Every line of the data that contains the string "epithelium" must be copied.

■ Saved data entries:
↓↓↓
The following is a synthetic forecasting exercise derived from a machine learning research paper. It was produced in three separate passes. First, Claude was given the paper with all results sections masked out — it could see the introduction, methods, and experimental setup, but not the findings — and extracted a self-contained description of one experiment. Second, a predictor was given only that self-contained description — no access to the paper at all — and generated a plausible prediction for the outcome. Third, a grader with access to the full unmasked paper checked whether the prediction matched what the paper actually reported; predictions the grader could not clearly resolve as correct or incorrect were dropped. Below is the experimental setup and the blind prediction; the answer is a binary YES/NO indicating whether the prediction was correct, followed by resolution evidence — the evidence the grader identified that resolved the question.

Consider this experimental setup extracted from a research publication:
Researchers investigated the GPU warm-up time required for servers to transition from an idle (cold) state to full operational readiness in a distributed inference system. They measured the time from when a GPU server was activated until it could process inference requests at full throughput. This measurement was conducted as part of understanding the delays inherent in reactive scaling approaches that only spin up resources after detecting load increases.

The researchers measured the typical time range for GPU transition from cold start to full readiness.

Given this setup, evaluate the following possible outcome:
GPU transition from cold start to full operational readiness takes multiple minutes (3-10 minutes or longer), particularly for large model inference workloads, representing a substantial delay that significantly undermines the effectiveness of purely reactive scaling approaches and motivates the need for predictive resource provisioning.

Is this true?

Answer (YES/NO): NO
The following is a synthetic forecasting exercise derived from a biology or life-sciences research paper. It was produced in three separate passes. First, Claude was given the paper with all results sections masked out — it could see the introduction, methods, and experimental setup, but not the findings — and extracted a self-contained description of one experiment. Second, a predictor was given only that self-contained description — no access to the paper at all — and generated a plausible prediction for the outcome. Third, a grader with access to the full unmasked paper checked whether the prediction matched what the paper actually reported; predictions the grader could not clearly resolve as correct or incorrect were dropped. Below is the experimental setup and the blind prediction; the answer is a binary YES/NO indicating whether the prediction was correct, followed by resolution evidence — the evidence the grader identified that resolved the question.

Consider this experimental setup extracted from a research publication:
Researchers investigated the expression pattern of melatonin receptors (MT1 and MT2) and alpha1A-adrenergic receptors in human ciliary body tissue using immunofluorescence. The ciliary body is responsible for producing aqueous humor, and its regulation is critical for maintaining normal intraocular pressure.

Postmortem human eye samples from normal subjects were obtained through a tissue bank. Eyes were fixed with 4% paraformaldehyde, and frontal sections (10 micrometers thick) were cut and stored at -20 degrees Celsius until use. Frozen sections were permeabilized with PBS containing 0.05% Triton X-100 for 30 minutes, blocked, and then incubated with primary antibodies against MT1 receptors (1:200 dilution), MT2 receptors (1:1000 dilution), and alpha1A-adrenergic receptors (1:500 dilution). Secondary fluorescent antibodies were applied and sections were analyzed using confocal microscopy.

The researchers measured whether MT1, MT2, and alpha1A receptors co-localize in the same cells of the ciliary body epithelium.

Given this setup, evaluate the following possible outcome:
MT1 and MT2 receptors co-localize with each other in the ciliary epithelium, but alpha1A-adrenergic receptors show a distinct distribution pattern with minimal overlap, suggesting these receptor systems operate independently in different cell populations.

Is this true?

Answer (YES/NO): NO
↑↑↑
■ Result of this exercise:
The researchers measured whether MT1, MT2, and alpha1A receptors co-localize in the same cells of the ciliary body epithelium.
MT1 and MT2 receptors co-localize with each other in the ciliary epithelium, but alpha1A-adrenergic receptors show a distinct distribution pattern with minimal overlap, suggesting these receptor systems operate independently in different cell populations.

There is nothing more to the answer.